I was out of town when it happened, but I didn't regard her "Left Side of the Moon" poke at Eugene Kane as disrespectful or exploitive of Jasmine Owens. I see now that Tim Cuprisin was looking for conservatives to attack her like they attacked McGee. He sees it as a somehow "similar" to the McGee/Imus/Opie & Anthony "gaffes."
I don't see the equivalence. The bit was unfair to Kane and it wasn't funny. Chicken squawks are pretty much fourth grade.
But it didn't strike me as being in the same category as the the others. She wasn't suggesting that Jasmine's death was a good or deserved thing (as McGee did with respect to Katherine Sykes) nor did she suggest that Kane was happy about it (as McGee claimed to be). She didn't suggest that violence against another person was funny (Opie & Anthony) or utter a racial slur (Imus).
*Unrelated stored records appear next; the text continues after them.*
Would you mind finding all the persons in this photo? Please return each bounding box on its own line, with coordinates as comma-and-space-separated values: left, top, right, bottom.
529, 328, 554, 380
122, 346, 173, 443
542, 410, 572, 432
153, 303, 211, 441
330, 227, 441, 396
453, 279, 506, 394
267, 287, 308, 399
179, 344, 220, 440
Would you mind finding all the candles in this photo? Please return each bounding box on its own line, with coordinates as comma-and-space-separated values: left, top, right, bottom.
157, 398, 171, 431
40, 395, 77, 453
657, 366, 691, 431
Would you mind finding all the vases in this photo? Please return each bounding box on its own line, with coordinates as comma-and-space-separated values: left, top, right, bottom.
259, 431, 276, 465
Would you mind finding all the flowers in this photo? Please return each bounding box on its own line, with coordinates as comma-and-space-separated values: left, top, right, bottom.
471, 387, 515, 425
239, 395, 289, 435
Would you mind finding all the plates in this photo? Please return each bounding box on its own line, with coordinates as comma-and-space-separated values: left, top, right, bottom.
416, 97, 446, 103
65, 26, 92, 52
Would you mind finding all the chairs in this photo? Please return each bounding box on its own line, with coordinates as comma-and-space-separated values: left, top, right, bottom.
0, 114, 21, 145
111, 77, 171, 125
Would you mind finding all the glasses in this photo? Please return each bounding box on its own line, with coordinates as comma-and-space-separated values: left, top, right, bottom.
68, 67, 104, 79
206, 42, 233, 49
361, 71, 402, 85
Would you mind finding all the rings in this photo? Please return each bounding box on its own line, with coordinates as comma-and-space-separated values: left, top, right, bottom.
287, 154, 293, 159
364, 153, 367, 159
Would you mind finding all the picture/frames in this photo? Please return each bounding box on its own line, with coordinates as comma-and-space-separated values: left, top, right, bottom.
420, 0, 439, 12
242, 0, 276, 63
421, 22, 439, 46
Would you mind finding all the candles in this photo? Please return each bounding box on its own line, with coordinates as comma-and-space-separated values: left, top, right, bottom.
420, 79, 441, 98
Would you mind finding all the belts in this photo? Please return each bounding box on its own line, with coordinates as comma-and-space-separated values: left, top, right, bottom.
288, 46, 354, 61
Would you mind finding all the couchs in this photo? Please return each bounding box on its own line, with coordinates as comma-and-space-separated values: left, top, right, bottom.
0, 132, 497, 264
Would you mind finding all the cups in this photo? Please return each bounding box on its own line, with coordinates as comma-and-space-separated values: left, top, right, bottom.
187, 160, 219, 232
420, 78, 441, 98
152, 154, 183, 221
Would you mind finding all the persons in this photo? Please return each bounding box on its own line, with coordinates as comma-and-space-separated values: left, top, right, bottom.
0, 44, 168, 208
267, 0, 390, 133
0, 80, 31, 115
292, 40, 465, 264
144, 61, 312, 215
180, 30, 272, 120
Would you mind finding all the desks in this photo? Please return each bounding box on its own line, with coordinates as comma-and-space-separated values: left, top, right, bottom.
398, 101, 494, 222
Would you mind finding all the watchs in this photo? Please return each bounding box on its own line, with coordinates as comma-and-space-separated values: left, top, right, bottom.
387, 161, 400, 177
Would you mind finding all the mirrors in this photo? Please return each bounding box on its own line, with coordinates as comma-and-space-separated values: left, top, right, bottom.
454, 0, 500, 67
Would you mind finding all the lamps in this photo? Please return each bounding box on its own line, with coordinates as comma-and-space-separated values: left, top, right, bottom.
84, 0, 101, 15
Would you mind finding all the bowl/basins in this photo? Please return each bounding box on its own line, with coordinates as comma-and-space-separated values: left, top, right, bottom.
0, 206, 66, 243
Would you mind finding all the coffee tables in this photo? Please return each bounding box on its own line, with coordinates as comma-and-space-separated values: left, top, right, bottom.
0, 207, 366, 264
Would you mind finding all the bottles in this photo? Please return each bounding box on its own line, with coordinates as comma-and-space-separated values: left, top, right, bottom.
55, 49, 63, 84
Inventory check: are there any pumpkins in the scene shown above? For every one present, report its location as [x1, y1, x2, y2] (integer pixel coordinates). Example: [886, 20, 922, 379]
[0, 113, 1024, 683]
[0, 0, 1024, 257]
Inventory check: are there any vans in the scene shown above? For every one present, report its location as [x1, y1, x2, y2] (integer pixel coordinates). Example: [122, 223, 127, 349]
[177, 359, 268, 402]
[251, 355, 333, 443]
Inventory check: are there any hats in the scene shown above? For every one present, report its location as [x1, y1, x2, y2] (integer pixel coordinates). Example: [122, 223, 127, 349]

She was making - however sophomorically - a point about the way in which some people in Milwaukee allow other concerns - whether they be political correctness or a legitimate concern about racism - affect their response to urban violence. These women made precisely that point in the Journal Sentinel on Friday.
What was unfair about it is that Kane didn't do that here and, contrary to what my colleagues on the local right say, he doesn't always do it. He is perfectly capable of getting his Bill Cosby on.
Maybe it was too soon to mention Jasmine in connection with a political point but I don't believe that. I did it the day after the awful thing happened. It is an outrage that requires a political response. I agree that the political point should not have been made with humor or in a way that attacked the good faith of a particular person, but was it really as bad as celebrating someone's death or laughing at an imagined assault of a woman?
But, since it is my job to suck thumb over things, I want to say that the whole thing demonstrates the limitations of politics as entertainment. If you want to draw people - whether you are left or right - there is a certain pressure on you to take cheap shots. Ann Coulter has been quite forthright in admitting that she is often more concerned that her stuff be funny than that it make all the points that she wants to make in just the right way. (I'd say that she often does both but I don't want to give Jim Rowen tachycardia.)
When I was doing a regular newspaper column, I felt that way. You wanted to make a point and be fair, but you also wanted to get a reaction. On this blog, I have decided, for a number of reasons, that my role isn't to go for a large readership. (Reddess: And you're going a great job with that!) I am more concerned with who reads than how many read. (Ed:Pretention alert!)
But if I wanted to have more traffic, wouldn't I have to talk more smack?